The Trump trials can be confusing. With so much procedural action occurring across so many cases in so many jurisdictions, it’s often difficult to know when something truly important has happened.
It’s worth pausing and highlighting those hinge moments in these complicated cases when they arise.
Last night’s opinion by Judge Tanya Chutkan, who ruled that Donald Trump is not immune from criminal prosecution, is one of those crucial turning points.
First, recall that Trump’s general strategy across these cases is twofold:
- Argue that he’s immune from any post-presidential accountability for his actions as president.
- Delay the proceedings until he wins the 2024 election and then dismisses the cases.
Chutkan delivered a massive blow to the first part of this strategy. But what happens next at the appeals and Supreme Court level with respect to her decision could determine the fate of strategy No. 2.
Chutkan’s opinion is the first by a federal court to hold what probably seems obvious to most: A former president is not immune from criminal prosecution for crimes committed while serving as president.
This was no technical legal matter but a sweeping opinion written in language that leaned on the most sacred historical touchstones of American history: the founding ideals about the role of a king versus a president, the Federalist Papers and George Wahington. And the opinion was studded with pointed quotes about the nature of tyranny and the rule of law. (For example, from Justice Felix Frankfurter: “If one man can be allowed to determine for himself what is law, every man can. That means first chaos, then tyranny.”)
Here’s Chutkan’s already much-quoted summary of her decision:
“Whatever immunities a sitting President may enjoy, the United States has only one Chief Executive at a time, and that position does not confer a lifelong ‘get-out-of-jail-free’ pass. Former Presidents enjoy no special conditions on their federal criminal liability. Defendant may be subject to federal investigation, indictment, prosecution, conviction, and punishment for any criminal acts undertaken while in office.”
Here she is on Trump’s argument about impeachment:
“Under Defendant’s reading, if a President commits a crime that does not fall within that limited category, and so could not be impeached and convicted, the President could never be prosecuted for that crime. … The constitutional limits on impeachment’s penalties do not license a President’s criminal impunity.”
On whether not immunizing criminal conduct would chill presidential action:
“Every President will face difficult decisions; whether to intentionally commit a federal crime should not be one of them.”
On whether future presidents will be overwhelmed with criminal prosecutions:
“As Defendant acknowledges, he is the only former President in United States history to face criminal charges for acts committed while in office. … Despite Defendant’s doomsaying, he points to no evidence that his criminal liability in this case will open the gates to a waiting flood of future federal prosecutions.”

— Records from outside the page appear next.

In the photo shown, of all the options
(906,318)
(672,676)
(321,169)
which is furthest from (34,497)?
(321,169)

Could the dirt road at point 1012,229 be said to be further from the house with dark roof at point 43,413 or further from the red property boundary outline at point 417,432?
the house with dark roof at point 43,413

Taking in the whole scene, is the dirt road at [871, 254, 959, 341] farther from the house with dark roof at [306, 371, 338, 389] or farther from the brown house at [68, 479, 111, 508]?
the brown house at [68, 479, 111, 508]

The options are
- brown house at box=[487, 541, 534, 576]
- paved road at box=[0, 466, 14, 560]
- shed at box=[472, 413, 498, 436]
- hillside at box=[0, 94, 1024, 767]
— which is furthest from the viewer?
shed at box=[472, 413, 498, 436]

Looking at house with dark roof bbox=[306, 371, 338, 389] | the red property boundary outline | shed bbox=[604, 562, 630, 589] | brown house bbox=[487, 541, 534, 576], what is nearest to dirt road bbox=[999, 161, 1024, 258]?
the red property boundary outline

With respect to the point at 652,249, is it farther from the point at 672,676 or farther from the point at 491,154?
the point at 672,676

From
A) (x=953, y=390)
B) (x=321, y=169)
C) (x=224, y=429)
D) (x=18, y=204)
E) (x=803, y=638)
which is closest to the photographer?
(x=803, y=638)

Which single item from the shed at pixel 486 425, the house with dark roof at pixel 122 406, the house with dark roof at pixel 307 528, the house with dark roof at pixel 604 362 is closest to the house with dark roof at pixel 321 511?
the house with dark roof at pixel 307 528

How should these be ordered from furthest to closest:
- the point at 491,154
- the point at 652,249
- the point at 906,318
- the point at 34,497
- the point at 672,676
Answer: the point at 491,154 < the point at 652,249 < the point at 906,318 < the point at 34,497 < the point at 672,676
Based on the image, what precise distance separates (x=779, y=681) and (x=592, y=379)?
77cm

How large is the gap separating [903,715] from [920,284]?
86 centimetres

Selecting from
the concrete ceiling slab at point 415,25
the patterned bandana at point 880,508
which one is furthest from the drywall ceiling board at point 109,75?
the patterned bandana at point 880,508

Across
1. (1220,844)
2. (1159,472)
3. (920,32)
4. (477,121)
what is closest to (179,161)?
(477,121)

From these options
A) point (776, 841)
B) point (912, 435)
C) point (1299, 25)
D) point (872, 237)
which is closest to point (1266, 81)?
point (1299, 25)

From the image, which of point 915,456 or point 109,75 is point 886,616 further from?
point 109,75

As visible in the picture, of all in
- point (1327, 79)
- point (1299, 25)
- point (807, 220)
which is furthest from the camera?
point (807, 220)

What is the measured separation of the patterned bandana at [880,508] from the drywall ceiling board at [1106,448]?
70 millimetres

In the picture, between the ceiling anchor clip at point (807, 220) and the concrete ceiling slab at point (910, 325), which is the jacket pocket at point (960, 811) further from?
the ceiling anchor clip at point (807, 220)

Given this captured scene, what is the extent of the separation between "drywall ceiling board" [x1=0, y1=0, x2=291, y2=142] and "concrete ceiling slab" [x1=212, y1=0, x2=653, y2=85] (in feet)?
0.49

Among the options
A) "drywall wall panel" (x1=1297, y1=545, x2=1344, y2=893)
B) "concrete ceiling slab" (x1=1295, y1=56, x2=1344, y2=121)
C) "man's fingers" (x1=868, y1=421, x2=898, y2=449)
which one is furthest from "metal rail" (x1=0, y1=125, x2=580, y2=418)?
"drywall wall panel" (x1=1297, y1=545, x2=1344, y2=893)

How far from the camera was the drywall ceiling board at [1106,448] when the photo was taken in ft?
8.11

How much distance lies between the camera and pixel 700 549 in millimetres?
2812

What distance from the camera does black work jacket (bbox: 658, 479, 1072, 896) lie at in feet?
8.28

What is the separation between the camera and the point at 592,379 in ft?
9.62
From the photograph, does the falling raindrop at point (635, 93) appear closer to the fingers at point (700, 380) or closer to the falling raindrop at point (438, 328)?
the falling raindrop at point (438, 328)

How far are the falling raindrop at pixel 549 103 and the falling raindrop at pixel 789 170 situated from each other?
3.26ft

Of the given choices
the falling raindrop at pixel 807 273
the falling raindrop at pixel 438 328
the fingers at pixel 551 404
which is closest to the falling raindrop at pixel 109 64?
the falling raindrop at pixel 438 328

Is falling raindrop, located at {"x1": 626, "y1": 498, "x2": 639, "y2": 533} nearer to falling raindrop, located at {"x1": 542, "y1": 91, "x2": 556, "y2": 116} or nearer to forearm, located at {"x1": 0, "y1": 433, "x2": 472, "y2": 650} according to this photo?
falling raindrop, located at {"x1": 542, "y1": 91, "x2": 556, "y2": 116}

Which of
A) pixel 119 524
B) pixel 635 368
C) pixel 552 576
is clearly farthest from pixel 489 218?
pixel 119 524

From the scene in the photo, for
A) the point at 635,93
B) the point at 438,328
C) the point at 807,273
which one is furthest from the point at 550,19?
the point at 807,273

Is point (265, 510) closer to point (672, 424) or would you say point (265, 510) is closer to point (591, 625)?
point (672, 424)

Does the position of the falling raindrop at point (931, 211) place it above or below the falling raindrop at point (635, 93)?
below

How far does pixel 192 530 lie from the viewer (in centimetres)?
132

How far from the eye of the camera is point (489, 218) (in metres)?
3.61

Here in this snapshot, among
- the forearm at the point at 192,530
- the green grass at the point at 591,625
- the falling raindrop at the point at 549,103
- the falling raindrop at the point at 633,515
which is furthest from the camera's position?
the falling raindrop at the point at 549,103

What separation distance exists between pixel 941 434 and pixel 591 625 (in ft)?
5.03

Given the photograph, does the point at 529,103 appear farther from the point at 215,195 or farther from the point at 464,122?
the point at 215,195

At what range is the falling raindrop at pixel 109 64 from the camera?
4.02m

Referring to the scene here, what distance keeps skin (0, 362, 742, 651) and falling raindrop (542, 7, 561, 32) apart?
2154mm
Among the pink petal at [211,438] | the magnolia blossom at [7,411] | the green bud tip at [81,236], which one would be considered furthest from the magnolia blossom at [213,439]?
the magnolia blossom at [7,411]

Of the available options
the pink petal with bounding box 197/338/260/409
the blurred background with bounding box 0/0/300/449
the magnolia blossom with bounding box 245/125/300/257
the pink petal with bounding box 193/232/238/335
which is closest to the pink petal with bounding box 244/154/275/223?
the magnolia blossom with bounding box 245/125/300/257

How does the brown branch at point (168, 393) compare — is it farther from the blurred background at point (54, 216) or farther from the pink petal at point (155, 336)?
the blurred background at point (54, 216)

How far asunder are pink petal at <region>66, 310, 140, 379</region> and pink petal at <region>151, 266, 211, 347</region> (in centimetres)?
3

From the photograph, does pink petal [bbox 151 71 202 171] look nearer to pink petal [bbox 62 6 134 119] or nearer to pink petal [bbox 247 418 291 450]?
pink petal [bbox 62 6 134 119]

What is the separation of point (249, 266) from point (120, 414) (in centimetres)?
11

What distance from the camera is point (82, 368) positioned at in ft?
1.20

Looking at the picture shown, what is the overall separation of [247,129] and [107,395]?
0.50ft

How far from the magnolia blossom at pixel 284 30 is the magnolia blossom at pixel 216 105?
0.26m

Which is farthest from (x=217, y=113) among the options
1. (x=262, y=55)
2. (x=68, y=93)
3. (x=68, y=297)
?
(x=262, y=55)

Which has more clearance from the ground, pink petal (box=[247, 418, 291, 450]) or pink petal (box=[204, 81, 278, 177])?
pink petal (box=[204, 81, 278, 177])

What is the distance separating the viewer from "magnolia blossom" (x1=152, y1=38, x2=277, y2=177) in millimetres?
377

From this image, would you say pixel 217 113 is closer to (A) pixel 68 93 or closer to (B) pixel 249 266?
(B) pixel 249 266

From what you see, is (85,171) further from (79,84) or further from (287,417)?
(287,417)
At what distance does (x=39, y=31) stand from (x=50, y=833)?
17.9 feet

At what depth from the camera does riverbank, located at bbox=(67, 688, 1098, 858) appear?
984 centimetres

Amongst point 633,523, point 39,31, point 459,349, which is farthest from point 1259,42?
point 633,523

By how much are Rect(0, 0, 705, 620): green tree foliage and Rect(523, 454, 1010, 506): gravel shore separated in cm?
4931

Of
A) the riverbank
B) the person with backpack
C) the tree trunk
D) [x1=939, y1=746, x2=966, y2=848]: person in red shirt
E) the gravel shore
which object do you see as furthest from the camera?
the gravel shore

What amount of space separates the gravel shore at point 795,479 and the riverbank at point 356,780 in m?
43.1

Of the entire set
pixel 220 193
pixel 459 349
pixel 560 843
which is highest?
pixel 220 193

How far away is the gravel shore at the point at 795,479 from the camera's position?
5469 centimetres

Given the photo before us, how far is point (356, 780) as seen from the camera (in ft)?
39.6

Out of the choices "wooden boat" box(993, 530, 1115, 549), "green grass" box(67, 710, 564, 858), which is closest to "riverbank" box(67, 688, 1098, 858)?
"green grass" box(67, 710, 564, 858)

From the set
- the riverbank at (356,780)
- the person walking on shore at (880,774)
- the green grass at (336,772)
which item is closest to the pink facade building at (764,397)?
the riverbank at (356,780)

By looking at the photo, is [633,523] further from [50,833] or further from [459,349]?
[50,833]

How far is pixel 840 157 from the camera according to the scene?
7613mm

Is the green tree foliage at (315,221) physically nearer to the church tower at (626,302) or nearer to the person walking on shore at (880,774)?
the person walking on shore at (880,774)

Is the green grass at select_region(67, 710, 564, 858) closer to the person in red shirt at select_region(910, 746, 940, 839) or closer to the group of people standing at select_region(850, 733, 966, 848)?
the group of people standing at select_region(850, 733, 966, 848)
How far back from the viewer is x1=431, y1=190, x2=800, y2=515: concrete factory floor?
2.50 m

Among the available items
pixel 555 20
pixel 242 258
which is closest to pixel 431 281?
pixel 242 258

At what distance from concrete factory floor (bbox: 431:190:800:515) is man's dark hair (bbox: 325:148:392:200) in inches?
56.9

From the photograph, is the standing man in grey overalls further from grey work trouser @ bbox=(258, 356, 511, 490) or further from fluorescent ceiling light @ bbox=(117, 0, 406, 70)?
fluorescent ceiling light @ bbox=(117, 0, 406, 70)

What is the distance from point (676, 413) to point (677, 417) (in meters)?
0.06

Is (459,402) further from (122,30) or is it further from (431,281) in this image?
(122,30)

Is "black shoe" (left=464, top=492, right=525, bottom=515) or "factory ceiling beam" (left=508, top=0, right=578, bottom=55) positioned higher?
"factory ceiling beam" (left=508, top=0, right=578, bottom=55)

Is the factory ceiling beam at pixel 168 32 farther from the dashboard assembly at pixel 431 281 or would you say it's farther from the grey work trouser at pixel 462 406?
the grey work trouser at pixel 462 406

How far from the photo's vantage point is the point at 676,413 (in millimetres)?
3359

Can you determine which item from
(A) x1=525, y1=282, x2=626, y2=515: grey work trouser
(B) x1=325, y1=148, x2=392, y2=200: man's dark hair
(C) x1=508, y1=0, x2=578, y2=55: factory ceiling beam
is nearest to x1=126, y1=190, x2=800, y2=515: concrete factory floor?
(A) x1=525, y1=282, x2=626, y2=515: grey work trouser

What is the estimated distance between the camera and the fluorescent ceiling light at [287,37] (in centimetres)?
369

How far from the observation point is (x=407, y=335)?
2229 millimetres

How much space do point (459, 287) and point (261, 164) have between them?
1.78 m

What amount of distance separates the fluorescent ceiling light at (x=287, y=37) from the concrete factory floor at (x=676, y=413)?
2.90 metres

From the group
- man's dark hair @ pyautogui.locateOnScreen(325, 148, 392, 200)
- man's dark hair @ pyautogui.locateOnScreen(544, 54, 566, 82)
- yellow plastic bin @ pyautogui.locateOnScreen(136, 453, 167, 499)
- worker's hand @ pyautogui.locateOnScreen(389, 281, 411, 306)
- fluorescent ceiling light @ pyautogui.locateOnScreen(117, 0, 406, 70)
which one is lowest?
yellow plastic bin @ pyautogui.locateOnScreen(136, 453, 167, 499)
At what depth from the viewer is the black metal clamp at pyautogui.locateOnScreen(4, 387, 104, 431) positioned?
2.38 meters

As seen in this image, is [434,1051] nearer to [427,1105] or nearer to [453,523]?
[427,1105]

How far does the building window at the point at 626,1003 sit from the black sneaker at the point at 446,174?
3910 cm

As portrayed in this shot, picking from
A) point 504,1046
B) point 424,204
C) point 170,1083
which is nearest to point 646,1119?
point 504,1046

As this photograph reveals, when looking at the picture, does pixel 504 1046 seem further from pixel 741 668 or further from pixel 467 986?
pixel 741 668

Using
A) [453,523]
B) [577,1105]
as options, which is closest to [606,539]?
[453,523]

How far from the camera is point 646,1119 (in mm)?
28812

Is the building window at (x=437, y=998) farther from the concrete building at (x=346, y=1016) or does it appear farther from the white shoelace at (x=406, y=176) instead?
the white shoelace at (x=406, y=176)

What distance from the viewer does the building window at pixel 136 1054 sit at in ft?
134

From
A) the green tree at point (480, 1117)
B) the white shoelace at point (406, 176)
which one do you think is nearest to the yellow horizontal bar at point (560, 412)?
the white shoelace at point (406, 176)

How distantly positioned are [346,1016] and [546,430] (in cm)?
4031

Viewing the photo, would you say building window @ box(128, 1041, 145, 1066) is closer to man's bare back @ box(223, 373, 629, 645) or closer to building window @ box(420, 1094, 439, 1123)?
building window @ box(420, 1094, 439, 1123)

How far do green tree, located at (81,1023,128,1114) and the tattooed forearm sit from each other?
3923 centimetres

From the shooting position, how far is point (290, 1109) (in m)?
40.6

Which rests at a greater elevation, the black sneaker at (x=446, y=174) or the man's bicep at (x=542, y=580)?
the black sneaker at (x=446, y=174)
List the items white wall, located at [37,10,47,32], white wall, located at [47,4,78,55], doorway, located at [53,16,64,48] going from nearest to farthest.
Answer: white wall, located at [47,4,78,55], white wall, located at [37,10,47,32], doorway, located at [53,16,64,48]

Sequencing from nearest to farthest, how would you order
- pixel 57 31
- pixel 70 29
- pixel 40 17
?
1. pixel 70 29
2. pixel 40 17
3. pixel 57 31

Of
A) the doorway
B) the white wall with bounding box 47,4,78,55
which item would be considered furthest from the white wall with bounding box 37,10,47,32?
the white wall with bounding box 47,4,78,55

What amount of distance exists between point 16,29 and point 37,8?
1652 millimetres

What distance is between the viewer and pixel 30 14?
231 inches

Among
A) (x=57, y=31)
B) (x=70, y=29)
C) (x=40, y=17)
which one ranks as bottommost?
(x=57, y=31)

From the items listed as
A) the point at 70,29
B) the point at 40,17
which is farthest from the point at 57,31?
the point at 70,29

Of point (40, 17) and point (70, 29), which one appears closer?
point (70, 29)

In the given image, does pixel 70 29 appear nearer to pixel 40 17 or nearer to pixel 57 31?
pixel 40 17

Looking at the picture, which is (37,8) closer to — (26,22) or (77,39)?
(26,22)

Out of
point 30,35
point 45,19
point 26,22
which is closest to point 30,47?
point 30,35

She has no patience for what she sees as Trump’s patently absurd claims about the First Amendment shielding him:
“In his Constitutional Motion, Defendant first argues that the Indictment should be dismissed because it criminalizes his speech and therefore violates the First Amendment. But it is well established that the First Amendment does not protect speech that is used as an instrument of a crime, and consequently the Indictment — which charges Defendant with, among other things, making statements in furtherance of a crime — does not violate Defendant’s First Amendment rights.”
Again and again she comes back to the simple principle that all Americans are equal before the law and that Trump should be treated like anyone else when it comes to criminal conduct.
But what happens next could determine how true that is. Trump’s plan is to appeal this decision to the Supreme Court. The clock is now ticking. If the appeals court and then the Supreme Court drag things out and delay appeals of Chutkan’s historic decision, it could disrupt the schedule of the trial, which is slated to start March 4. If the higher courts expedite these appeals, the trial could start on time. If it wasn’t apparent already, it is now clear that the most important decision determining the course of the 2024 election could be one made by the Supreme Court.